• Work required: Substitute "lens" for every "camera" in the lines from the one containing "Measuring from the" up to and including the one containing "3118 millimetres", and leave everything else as it is. Give only those lines, and omit the pictures.
* begin Information supplied *
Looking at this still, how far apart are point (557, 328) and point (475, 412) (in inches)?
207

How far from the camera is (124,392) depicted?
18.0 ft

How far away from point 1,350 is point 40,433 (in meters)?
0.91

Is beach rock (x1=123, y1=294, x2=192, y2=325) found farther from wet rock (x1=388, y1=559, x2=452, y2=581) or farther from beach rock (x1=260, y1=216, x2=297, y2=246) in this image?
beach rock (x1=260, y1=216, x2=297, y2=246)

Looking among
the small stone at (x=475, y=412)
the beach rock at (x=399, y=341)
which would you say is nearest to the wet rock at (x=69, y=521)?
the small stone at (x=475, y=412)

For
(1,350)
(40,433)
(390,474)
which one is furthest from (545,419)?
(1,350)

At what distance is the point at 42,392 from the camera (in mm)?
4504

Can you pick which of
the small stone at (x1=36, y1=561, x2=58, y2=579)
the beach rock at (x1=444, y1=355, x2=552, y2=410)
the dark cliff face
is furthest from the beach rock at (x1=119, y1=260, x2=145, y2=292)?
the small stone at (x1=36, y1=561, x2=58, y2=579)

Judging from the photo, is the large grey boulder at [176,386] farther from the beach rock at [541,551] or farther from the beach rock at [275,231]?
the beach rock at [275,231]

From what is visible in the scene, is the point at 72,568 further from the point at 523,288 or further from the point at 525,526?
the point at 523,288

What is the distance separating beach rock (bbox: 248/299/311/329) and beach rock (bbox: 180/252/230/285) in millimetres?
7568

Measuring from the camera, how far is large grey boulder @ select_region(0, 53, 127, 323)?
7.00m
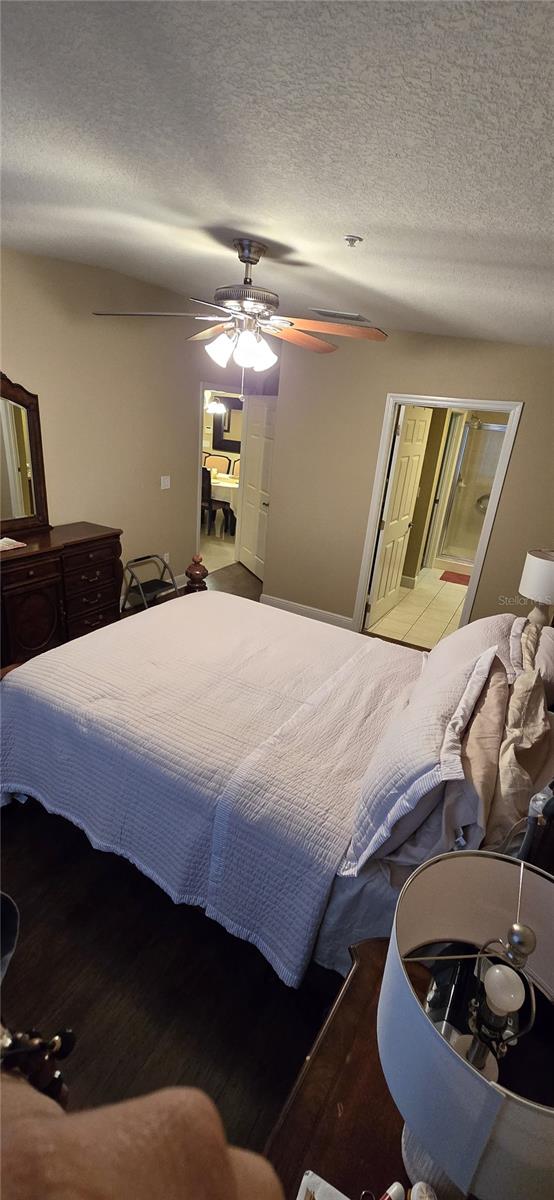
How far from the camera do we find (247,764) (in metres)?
1.68

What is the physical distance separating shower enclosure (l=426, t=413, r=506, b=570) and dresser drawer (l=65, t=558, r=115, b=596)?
4.33 metres

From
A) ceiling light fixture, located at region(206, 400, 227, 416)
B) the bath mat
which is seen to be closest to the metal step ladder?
ceiling light fixture, located at region(206, 400, 227, 416)

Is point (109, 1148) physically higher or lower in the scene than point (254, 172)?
lower

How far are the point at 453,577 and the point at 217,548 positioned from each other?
3118 millimetres

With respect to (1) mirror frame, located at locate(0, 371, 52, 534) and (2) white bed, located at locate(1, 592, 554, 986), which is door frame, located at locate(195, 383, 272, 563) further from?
(2) white bed, located at locate(1, 592, 554, 986)

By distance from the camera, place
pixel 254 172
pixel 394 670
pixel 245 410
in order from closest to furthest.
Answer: pixel 254 172 → pixel 394 670 → pixel 245 410

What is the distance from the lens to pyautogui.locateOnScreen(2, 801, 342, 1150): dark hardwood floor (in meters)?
1.40

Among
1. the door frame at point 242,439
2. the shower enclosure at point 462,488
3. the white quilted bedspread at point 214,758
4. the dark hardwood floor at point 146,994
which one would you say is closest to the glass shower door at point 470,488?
the shower enclosure at point 462,488

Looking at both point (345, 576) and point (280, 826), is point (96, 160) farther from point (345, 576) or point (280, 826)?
point (345, 576)

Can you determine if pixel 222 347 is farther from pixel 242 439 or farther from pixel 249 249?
pixel 242 439

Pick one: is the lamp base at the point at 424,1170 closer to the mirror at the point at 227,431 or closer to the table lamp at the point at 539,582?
the table lamp at the point at 539,582

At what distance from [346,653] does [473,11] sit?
85.5 inches

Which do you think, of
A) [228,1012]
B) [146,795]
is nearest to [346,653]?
[146,795]

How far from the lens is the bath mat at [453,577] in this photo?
6396 mm
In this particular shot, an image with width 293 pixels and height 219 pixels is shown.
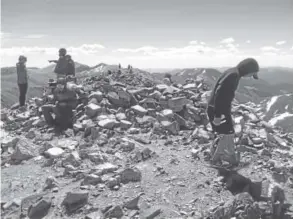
* end Information supplied *
• Output below:
Measuring from the lens, how far is large grey boulder @ select_region(0, 53, 127, 323)?
7.00m
How far from the lens do we find (247,764) (in metres)?
1.68

What is the physical distance separating shower enclosure (l=426, t=413, r=506, b=570) and dresser drawer (l=65, t=558, r=115, b=596)?
4.33 metres

From
A) ceiling light fixture, located at region(206, 400, 227, 416)
B) the bath mat
which is seen to be closest to the metal step ladder?
ceiling light fixture, located at region(206, 400, 227, 416)

Is point (109, 1148) physically higher or lower in the scene than point (254, 172)?
lower

How far are the point at 453,577 and the point at 217,548 positioned from each other?
3118 millimetres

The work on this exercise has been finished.